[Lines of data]
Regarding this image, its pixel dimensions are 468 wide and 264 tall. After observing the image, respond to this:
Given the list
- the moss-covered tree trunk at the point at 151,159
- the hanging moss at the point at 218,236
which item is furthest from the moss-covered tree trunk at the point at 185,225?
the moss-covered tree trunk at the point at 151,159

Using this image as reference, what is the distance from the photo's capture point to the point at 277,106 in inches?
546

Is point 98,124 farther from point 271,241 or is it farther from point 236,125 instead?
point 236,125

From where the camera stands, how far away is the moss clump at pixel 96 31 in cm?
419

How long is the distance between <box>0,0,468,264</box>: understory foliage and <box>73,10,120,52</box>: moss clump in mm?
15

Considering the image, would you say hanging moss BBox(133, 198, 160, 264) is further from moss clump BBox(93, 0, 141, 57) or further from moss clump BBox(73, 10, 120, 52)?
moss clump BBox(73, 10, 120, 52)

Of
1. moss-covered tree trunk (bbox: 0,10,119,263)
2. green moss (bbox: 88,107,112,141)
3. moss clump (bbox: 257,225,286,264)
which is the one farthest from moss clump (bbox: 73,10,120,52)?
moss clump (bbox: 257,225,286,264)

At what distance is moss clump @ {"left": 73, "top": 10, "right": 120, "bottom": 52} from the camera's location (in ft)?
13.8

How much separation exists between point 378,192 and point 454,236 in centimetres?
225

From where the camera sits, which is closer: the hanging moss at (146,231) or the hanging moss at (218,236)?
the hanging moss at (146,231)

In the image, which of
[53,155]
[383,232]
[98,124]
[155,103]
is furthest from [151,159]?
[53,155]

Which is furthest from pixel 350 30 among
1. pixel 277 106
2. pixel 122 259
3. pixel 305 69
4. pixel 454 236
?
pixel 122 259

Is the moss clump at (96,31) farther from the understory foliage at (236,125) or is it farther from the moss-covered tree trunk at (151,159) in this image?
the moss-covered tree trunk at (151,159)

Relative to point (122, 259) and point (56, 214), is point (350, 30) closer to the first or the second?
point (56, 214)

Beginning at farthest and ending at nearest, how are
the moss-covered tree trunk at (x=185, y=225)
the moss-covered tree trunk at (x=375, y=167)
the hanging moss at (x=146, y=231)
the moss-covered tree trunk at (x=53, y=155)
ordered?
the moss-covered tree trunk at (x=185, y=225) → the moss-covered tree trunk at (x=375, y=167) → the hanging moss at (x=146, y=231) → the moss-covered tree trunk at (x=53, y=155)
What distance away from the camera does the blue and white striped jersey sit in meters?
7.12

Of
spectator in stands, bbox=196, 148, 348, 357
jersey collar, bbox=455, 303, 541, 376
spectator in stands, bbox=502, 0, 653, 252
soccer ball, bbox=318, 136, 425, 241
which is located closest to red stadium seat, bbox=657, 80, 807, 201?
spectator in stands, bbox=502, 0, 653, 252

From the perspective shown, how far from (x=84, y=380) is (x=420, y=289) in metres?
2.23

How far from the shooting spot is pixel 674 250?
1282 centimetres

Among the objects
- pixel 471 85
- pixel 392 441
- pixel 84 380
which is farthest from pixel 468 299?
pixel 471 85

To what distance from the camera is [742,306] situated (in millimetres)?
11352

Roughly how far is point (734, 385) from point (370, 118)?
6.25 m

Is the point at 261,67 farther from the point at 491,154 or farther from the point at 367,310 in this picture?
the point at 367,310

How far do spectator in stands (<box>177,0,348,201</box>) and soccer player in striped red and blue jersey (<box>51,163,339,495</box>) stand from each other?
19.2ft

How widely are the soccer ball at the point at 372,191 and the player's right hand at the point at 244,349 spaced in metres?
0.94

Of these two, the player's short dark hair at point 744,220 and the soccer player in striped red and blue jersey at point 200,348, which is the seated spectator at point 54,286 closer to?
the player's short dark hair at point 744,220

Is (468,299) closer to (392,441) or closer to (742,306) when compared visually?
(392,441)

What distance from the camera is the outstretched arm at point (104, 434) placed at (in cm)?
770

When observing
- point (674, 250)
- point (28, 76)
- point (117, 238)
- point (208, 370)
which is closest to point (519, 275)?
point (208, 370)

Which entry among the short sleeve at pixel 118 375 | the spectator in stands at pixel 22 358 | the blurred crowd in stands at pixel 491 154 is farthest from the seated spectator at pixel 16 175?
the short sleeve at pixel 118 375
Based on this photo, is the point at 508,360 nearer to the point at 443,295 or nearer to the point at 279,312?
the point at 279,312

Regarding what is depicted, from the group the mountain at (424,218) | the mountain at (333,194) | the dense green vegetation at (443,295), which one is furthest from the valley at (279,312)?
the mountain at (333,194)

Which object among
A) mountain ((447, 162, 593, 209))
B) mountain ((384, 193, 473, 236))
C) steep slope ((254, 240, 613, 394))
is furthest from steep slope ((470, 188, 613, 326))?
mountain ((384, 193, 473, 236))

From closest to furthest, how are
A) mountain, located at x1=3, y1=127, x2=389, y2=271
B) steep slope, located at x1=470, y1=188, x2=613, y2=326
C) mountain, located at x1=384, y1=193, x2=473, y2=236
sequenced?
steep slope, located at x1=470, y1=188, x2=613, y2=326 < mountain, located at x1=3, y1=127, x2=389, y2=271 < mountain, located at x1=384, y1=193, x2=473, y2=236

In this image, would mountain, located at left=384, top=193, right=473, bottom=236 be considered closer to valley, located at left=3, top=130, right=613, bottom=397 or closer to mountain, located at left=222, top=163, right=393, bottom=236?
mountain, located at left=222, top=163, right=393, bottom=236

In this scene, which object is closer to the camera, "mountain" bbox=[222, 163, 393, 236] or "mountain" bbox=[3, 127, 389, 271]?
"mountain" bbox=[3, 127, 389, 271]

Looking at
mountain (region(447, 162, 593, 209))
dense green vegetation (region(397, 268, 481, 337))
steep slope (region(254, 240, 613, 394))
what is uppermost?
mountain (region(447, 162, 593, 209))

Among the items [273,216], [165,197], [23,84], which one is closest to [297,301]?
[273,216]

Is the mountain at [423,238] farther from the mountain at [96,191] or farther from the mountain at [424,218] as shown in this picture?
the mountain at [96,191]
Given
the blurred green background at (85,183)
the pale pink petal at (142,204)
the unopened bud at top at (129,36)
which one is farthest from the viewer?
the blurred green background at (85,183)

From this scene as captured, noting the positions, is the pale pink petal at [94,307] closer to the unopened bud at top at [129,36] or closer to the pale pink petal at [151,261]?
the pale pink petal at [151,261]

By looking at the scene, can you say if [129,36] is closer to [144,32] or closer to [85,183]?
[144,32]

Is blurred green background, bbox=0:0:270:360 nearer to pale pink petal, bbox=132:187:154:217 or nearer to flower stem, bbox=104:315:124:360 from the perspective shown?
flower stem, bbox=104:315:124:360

**What you will do:** Copy every entry above, word for word and with nothing changed.

**Solution for this problem:**
Regarding this image, its pixel dimensions are 468 wide and 264 tall. After observing the image, respond to this:
Given the list
- the moss-covered tree trunk at the point at 151,159
- the hanging moss at the point at 218,236
which item is furthest from the moss-covered tree trunk at the point at 185,225?
the moss-covered tree trunk at the point at 151,159

Using this image as reference, what is the distance from the photo's capture point to the point at 277,106 in inches?
546

Is point 98,124 farther from point 271,241 or is it farther from point 236,125 instead?
point 236,125

From where the camera stands, how far away is the moss clump at pixel 96 31 in cm?
419

How long is the distance between <box>0,0,468,264</box>: understory foliage and <box>73,10,120,52</box>: moss clump in mm?
15

Considering the image, would you say hanging moss BBox(133, 198, 160, 264) is further from moss clump BBox(93, 0, 141, 57) or further from moss clump BBox(73, 10, 120, 52)?
moss clump BBox(73, 10, 120, 52)

Of
1. moss-covered tree trunk (bbox: 0,10,119,263)
2. green moss (bbox: 88,107,112,141)
3. moss clump (bbox: 257,225,286,264)
which is the one farthest from moss clump (bbox: 73,10,120,52)?
moss clump (bbox: 257,225,286,264)

At what distance is moss clump @ {"left": 73, "top": 10, "right": 120, "bottom": 52} from the camera's location (in ft)?
13.8

How much separation exists between point 378,192 and point 454,236 in centimetres?
225

From where the camera sits, which is closer: the hanging moss at (146,231) or the hanging moss at (218,236)?
the hanging moss at (146,231)

In the image, which of
[53,155]
[383,232]
[98,124]
[155,103]
is furthest from [151,159]?
[53,155]

Which is furthest from pixel 350 30 among
1. pixel 277 106
2. pixel 122 259
3. pixel 305 69
4. pixel 454 236
?
pixel 122 259

Is the moss clump at (96,31) farther from the understory foliage at (236,125) or is it farther from the moss-covered tree trunk at (151,159) in this image?
the moss-covered tree trunk at (151,159)

Relative to point (122, 259) and point (56, 214), is point (350, 30) closer to the first or the second?
point (56, 214)

Beginning at farthest and ending at nearest, how are
the moss-covered tree trunk at (x=185, y=225)
the moss-covered tree trunk at (x=375, y=167)
the hanging moss at (x=146, y=231)
the moss-covered tree trunk at (x=53, y=155)
ordered?
the moss-covered tree trunk at (x=185, y=225) → the moss-covered tree trunk at (x=375, y=167) → the hanging moss at (x=146, y=231) → the moss-covered tree trunk at (x=53, y=155)
What distance away from the camera does the blue and white striped jersey sit in meters?
7.12

Of
spectator in stands, bbox=196, 148, 348, 357
jersey collar, bbox=455, 303, 541, 376
spectator in stands, bbox=502, 0, 653, 252
soccer ball, bbox=318, 136, 425, 241
which is located closest to red stadium seat, bbox=657, 80, 807, 201?
spectator in stands, bbox=502, 0, 653, 252

From the perspective shown, how far from (x=84, y=380) is (x=420, y=289) in metres?
2.23

How far from the shooting spot is pixel 674 250?
1282 centimetres

Among the objects
- pixel 471 85
- pixel 392 441
- pixel 84 380
which is farthest from pixel 468 299?
pixel 471 85

To what distance from the camera is [742,306] situated (in millimetres)?
11352

Roughly how far is point (734, 385) from point (370, 118)?
6.25 m

Is the point at 261,67 farther from the point at 491,154 or farther from the point at 367,310 in this picture?
the point at 367,310

How far do spectator in stands (<box>177,0,348,201</box>) and soccer player in striped red and blue jersey (<box>51,163,339,495</box>) stand from each other?
19.2ft

How widely are the soccer ball at the point at 372,191 and the player's right hand at the point at 244,349 spaced in metres?
0.94

Of these two, the player's short dark hair at point 744,220 and the soccer player in striped red and blue jersey at point 200,348, which is the seated spectator at point 54,286 closer to?
the player's short dark hair at point 744,220

Is (468,299) closer to (392,441) or closer to (742,306) when compared visually?
(392,441)

What distance from the camera is the outstretched arm at point (104, 434) placed at (in cm)?
770

When observing
- point (674, 250)
- point (28, 76)
- point (117, 238)
- point (208, 370)
which is closest to point (519, 275)?
point (208, 370)

Which entry among the short sleeve at pixel 118 375 | the spectator in stands at pixel 22 358 | the blurred crowd in stands at pixel 491 154 is farthest from the seated spectator at pixel 16 175?
the short sleeve at pixel 118 375
Based on this photo, is the point at 508,360 nearer to the point at 443,295 or nearer to the point at 279,312?
the point at 279,312

Regarding what is depicted, from the group the mountain at (424,218) | the mountain at (333,194) | the dense green vegetation at (443,295), which one is furthest from the valley at (279,312)?
the mountain at (333,194)

Which object among
A) mountain ((447, 162, 593, 209))
B) mountain ((384, 193, 473, 236))
C) steep slope ((254, 240, 613, 394))
is furthest from steep slope ((470, 188, 613, 326))?
mountain ((384, 193, 473, 236))

From closest to furthest, how are
A) mountain, located at x1=3, y1=127, x2=389, y2=271
B) steep slope, located at x1=470, y1=188, x2=613, y2=326
C) mountain, located at x1=384, y1=193, x2=473, y2=236
sequenced?
steep slope, located at x1=470, y1=188, x2=613, y2=326 < mountain, located at x1=3, y1=127, x2=389, y2=271 < mountain, located at x1=384, y1=193, x2=473, y2=236

In this image, would mountain, located at left=384, top=193, right=473, bottom=236 be considered closer to valley, located at left=3, top=130, right=613, bottom=397 or closer to mountain, located at left=222, top=163, right=393, bottom=236?
mountain, located at left=222, top=163, right=393, bottom=236

In this scene, which object is closer to the camera, "mountain" bbox=[222, 163, 393, 236] or "mountain" bbox=[3, 127, 389, 271]?
"mountain" bbox=[3, 127, 389, 271]

Looking at
mountain (region(447, 162, 593, 209))
dense green vegetation (region(397, 268, 481, 337))
steep slope (region(254, 240, 613, 394))
what is uppermost?
mountain (region(447, 162, 593, 209))

Among the items [273,216], [165,197], [23,84], which one is closest to [297,301]?
[273,216]

Is the mountain at [423,238] farther from the mountain at [96,191] or farther from the mountain at [424,218] as shown in this picture?
the mountain at [96,191]
Given
the blurred green background at (85,183)
the pale pink petal at (142,204)
the unopened bud at top at (129,36)
which one is farthest from the viewer?
the blurred green background at (85,183)

From this scene as captured, noting the positions, is the pale pink petal at [94,307] closer to the unopened bud at top at [129,36] or closer to the pale pink petal at [151,261]?
the pale pink petal at [151,261]

By looking at the scene, can you say if [129,36] is closer to [144,32] or closer to [85,183]?
[144,32]

Is blurred green background, bbox=0:0:270:360 nearer to pale pink petal, bbox=132:187:154:217 or nearer to flower stem, bbox=104:315:124:360 from the perspective shown?
flower stem, bbox=104:315:124:360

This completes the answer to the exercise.